- Born: 25 January 1925 Krishna district, Madras Presidency, British India
- Died: 16 April 2021 (aged 96) Hyderabad, Telangana, India
- Education: Andhra Medical College (MBBS) New York University (MS)
- Occupations: Radiologist; hospital administrator;
- Medical career
- Awards: Padma Shri (2000)

= Kakarla Subba Rao =

Indian doctor (1925–2021)

Kakarla Subba Rao (25 January 1925 – 16 April 2021) was an Indian radiologist who served as the first director of Nizam's Institute of Medical Sciences, Hyderabad. For his contributions to the field of medicine, Rao was conferred Padma Shri in 2000, the fourth highest civilian award by the Government of India. He was also the founder and president of the Telugu Association of North America.

== Early life and education ==
Rao was born on 25 January 1925 to a middle class Telugu-speaking Kamma family in Pedamuttevi, a small village in Krishna District of present day Andhra Pradesh, India. He completed his schooling at S. R. High School in Challapalli, followed by studies at The Hindu College, in Machilipatnam between 1937 and 1944. He completed his MBBS from Andhra Medical College of the Andhra University in 1950. After obtaining his medical degree he interned at the K. G. Hospital in Vizag (now Visakhapatnam) in 1951. He then went to the United States for higher studies on a scholarship, where he did his residency at the Bronx Hospital and completed his MS in radiology from New York University. During this time, he also worked as a night technician at the Bronx Hospital to pay his tuition. Between 1954 and 1956, he was a special fellow of radiology at hospitals in New York and Baltimore. He cleared the American Board exam in Radiology in 1955.

==Career==

After his residency in the United States, Rao returned to India and worked as a radiologist at Osmania Medical College and again went back to the United States to complete his fellowship. His decision to move back to the United States was prompted by an incident in 1969 where his house was burnt during the Telangana Agitation. He joined Montefiore Medical Center where he completed his fellowship, and went on to become an assistant professor, and later a professor. He went on to serve as a professor of radiology at the Albert Einstein College of Medicine, a private medical school in the Bronx, New York. During this time, he was also a member of the International Skeletal Society and served as a member of the society's editorial board. Rao was the founder and first president of the Telugu Association of North America, an umbrella organization for Telugu speakers in the United States.

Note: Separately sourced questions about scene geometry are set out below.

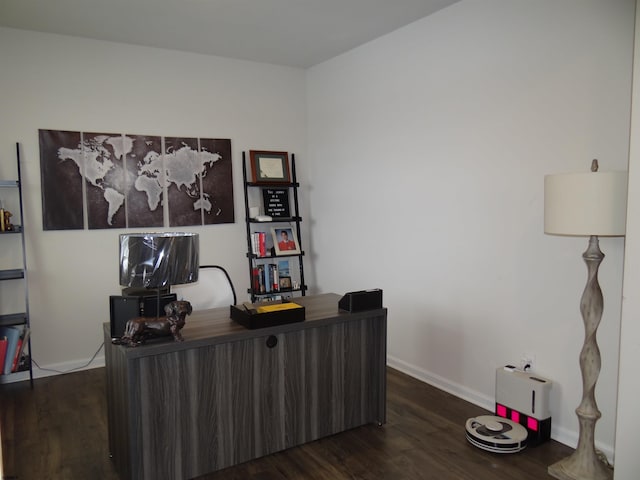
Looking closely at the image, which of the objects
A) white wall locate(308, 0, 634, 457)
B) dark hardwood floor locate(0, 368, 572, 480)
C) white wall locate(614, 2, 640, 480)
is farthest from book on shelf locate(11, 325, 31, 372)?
white wall locate(614, 2, 640, 480)

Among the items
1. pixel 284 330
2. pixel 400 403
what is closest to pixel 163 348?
pixel 284 330

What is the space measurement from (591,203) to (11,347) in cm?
390

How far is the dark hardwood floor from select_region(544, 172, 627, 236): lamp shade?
1.31 meters

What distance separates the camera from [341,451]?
2684 mm

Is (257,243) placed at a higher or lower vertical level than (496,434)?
higher

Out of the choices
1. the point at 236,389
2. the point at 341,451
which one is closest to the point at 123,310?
the point at 236,389

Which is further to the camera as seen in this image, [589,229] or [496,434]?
[496,434]

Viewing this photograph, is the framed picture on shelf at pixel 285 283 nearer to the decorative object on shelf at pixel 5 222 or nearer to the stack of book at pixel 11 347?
the stack of book at pixel 11 347

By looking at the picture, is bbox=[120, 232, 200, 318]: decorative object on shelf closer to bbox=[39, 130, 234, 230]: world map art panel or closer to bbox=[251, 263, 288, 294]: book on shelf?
bbox=[39, 130, 234, 230]: world map art panel

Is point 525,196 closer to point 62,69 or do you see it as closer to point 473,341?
point 473,341

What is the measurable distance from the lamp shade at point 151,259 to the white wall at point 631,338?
197 centimetres

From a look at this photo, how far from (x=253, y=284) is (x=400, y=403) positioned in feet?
6.45

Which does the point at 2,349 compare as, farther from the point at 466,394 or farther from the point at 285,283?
the point at 466,394

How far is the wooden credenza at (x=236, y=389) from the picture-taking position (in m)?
2.24
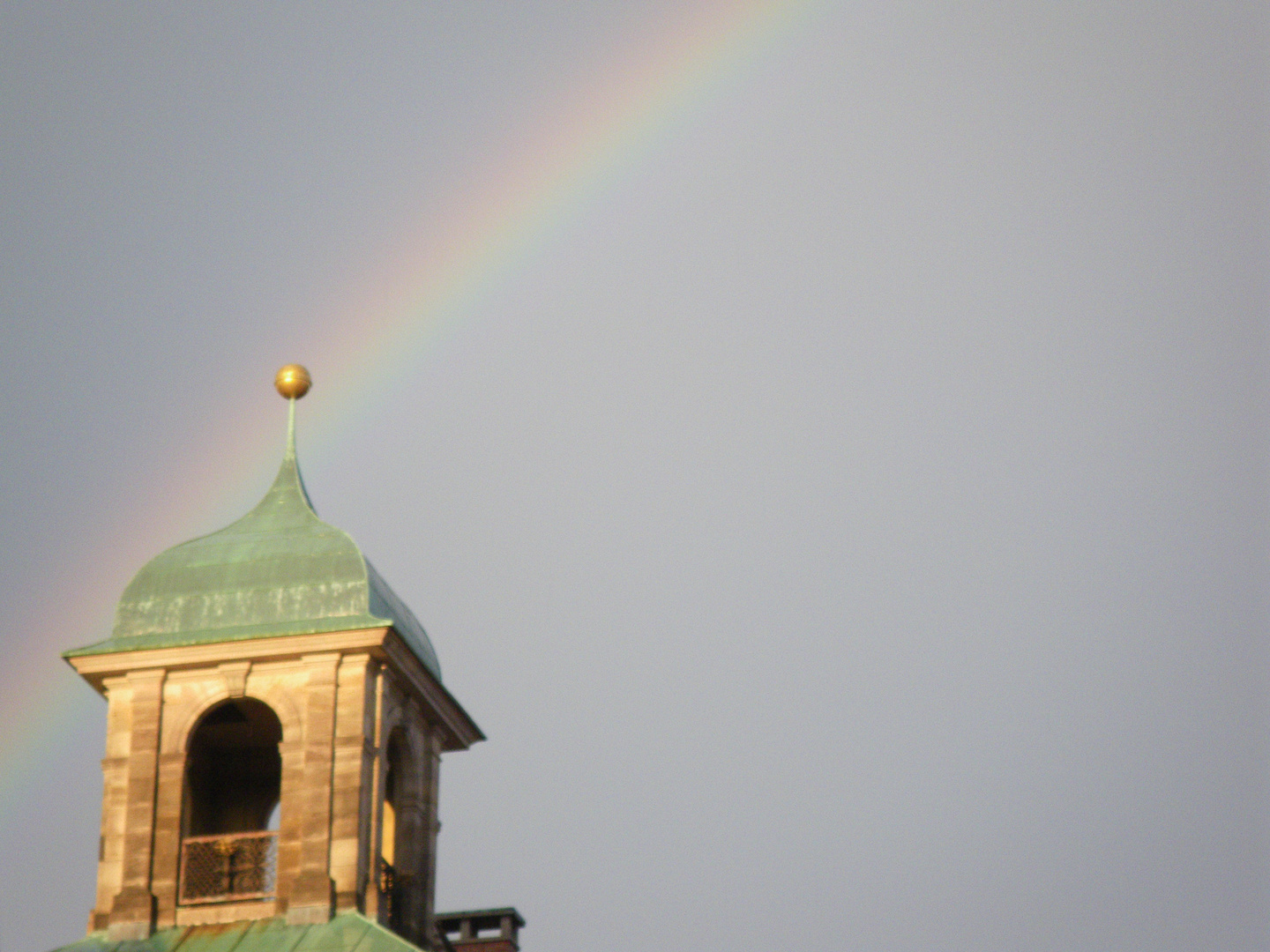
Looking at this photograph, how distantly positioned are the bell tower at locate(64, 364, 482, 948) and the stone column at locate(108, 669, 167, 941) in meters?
0.02

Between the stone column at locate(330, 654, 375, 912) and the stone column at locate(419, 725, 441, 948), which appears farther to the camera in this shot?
the stone column at locate(419, 725, 441, 948)

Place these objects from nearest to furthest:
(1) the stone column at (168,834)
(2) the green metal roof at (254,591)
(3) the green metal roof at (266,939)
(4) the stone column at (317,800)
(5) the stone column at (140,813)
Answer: (3) the green metal roof at (266,939)
(4) the stone column at (317,800)
(5) the stone column at (140,813)
(1) the stone column at (168,834)
(2) the green metal roof at (254,591)

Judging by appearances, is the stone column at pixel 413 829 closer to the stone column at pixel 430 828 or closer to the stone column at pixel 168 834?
the stone column at pixel 430 828

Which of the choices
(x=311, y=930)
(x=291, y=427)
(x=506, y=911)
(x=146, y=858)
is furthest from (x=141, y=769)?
(x=506, y=911)

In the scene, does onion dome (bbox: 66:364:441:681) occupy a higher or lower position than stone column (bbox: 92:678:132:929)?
higher

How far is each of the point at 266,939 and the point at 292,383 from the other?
10933 millimetres

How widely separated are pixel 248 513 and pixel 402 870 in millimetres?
6792

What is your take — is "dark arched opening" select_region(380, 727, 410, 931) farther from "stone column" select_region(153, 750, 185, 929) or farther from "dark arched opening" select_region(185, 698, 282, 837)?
"stone column" select_region(153, 750, 185, 929)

On the call of late Andhra Pradesh Chief Minister Nandamuri Taraka Rama Rao, Subba Rao returned to India in 1986 and joined Nizam Orthopaedic Hospital. He did much to improve it, making it into a premier medical institution modeled on the All India Institutes of Medical Sciences. It is now called the Nizam Institute of Medical Sciences. In the initial years, he did not draw any salary for his work, while he established changes in the institution. Recalling his experience later, he would note that the hospital had poor equipment and infrastructure and no CAT scanner or pathology labs. From 1985 and 1990, Rao served as its first director, and again between 1997 and 2004, before retiring. His efforts established the hospital as a prestigious medical institute across patient service, education, training and research while focusing on affordability and access. He was also the Chairman at Padmavathi Medical College for Women and had also served as the chairman of KIMS Medical Research Foundation, International Educational Academy, and the Kakarla Subba Rao Radiological Educational Services in Hyderabad. He had also served as the personal doctor of the former chief minister of Andhra Pradesh, N. T. Rama Rao.

The Government of India honoured Rao with the Padma Shri on 26 January 2000, in recognition of his valuable contributions to the field of medicine.

== Death ==
Rao died on 16 April 2021 in Secunderabad at the Krishna Institute of Medical Sciences due to age-related ailments. He had been admitted to the hospital a month earlier and was undergoing treatment. He was aged 96.

== Books ==

- Subba Rao, Dr Karkala (2013). "A Doctors Story of Life & Death"
- Subba Rao, Dr Karkala (2003). "Diagnostic radiology and imaging"
- Subba Rao, Dr Kakarla (2019). An Atlas of Hand Radiographs in Pediatrics: Kalajyothi Publishers.